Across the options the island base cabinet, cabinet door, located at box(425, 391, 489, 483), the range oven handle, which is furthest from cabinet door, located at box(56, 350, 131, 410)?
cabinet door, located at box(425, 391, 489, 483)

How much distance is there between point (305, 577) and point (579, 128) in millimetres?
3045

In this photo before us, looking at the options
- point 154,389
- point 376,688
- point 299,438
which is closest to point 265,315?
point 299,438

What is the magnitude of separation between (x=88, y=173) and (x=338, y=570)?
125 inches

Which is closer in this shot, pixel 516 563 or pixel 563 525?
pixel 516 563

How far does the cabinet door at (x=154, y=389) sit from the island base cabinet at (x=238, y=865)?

+-------+

PROBLEM:
Rewrite the material above with every "island base cabinet" changed to "kitchen island cabinet", keeping everything else the same.

THE OUTPUT:
Across the options the kitchen island cabinet, cabinet door, located at box(425, 391, 489, 483), the range oven handle, which is furthest from cabinet door, located at box(56, 350, 131, 410)?
cabinet door, located at box(425, 391, 489, 483)

How much distance is there between point (305, 577) and point (579, 128) in millimetres?
3045

In this photo before us, looking at the options
- point 154,389
- point 376,688
- point 299,438
which is closest to point 265,315?
point 299,438

What is the magnitude of separation between (x=88, y=173) and (x=338, y=570)?
125 inches

Which is closer in this shot, pixel 516 563 or pixel 563 525?
pixel 516 563

How far does the cabinet door at (x=154, y=389) sit from the kitchen island cabinet at (x=238, y=865)?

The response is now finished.